Soft Computing in Communications PDF Author: Lipo Wang
Publisher: Springer Science & Business Media
ISBN: 9783540405757
Category : Mathematics
Languages : en
Pages : 424

Book Description
Soft computing, as opposed to conventional "hard" computing, tolerates imprecision and uncertainty, in a way very much similar to the human mind. Soft computing techniques include neural networks, evolutionary computation, fuzzy logic, and chaos. The recent years have witnessed tremendous success of these powerful methods in virtually all areas of science and technology, as evidenced by the large numbers of research results published in a variety of journals, conferences, as weil as many excellent books in this book series on Studies in Fuzziness and Soft Computing. This volume is dedicated to recent novel applications of soft computing in communications. The book is organized in four Parts, i.e., (1) neural networks, (2) evolutionary computation, (3) fuzzy logic and neurofuzzy systems, and (4) kernel methods. Artificial neural networks consist of simple processing elements called neurons, which are connected by weights that may be adjusted during learning. Part 1 of the book has seven chapters, demonstrating some of the capabilities of two major types of neural networks, i.e., multiplayer perceptron (MLP) neural networks and Hopfield-type neural networks.
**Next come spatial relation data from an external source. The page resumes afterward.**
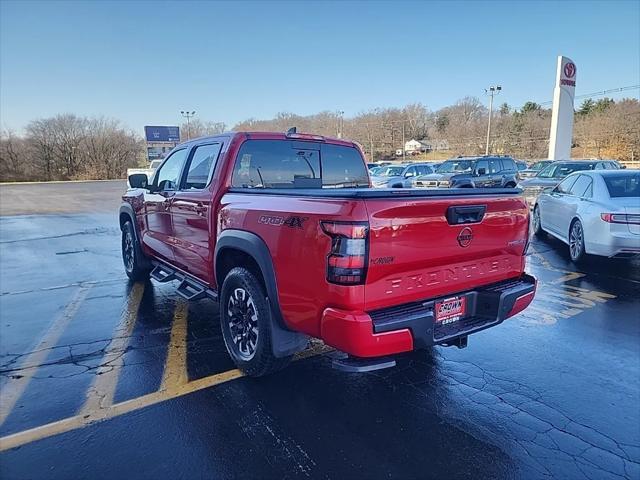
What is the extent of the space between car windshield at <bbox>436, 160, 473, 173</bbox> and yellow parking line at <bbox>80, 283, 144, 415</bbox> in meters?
18.7

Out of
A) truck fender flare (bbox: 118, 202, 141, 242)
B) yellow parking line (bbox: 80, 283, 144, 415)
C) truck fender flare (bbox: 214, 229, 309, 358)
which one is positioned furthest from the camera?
truck fender flare (bbox: 118, 202, 141, 242)

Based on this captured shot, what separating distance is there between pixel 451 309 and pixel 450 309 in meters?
0.01

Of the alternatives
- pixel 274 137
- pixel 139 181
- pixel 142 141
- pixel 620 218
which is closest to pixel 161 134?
pixel 142 141

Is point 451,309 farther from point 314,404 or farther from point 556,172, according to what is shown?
point 556,172

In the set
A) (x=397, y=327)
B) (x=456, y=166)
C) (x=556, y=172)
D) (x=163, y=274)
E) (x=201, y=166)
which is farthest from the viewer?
(x=456, y=166)

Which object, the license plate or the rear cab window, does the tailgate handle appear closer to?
the license plate

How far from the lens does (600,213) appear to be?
6691 mm

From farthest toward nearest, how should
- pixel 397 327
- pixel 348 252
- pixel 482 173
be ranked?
1. pixel 482 173
2. pixel 397 327
3. pixel 348 252

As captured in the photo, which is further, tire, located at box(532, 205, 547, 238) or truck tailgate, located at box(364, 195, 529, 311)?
tire, located at box(532, 205, 547, 238)

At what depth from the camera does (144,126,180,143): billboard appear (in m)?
60.6

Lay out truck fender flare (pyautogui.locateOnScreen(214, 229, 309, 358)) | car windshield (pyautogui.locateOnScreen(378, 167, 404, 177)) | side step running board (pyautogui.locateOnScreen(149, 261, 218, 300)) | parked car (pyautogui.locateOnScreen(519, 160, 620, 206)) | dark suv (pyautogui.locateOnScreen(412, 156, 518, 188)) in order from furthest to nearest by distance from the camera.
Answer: car windshield (pyautogui.locateOnScreen(378, 167, 404, 177)) → dark suv (pyautogui.locateOnScreen(412, 156, 518, 188)) → parked car (pyautogui.locateOnScreen(519, 160, 620, 206)) → side step running board (pyautogui.locateOnScreen(149, 261, 218, 300)) → truck fender flare (pyautogui.locateOnScreen(214, 229, 309, 358))

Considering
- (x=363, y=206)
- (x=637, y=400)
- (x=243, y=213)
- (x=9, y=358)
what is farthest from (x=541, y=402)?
(x=9, y=358)

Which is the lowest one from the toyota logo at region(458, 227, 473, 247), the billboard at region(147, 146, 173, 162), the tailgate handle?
the toyota logo at region(458, 227, 473, 247)

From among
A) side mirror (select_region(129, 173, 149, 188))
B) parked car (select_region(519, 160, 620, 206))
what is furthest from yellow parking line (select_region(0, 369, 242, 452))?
parked car (select_region(519, 160, 620, 206))
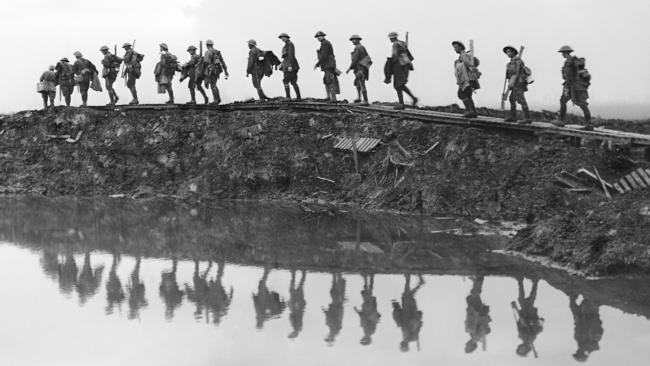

Nonlinear system identification. 1. Nonlinear system parameter identification

Nonlinear system identification. 1. Nonlinear system parameter identification PDF Author: Robert Haber
Publisher: Springer Science & Business Media
ISBN: 9780792358565
Category : Nonlinear theories
Languages : en
Pages : 432

Book Description


Nonlinear Modeling

Nonlinear Modeling PDF Author: Johan A.K. Suykens
Publisher: Springer Science & Business Media
ISBN: 1461557038
Category : Technology & Engineering
Languages : en
Pages : 265

Book Description
Nonlinear Modeling: Advanced Black-Box Techniques discusses methods on Neural nets and related model structures for nonlinear system identification; Enhanced multi-stream Kalman filter training for recurrent networks; The support vector method of function estimation; Parametric density estimation for the classification of acoustic feature vectors in speech recognition; Wavelet-based modeling of nonlinear systems; Nonlinear identification based on fuzzy models; Statistical learning in control and matrix theory; Nonlinear time-series analysis. It also contains the results of the K.U. Leuven time series prediction competition, held within the framework of an international workshop at the K.U. Leuven, Belgium in July 1998.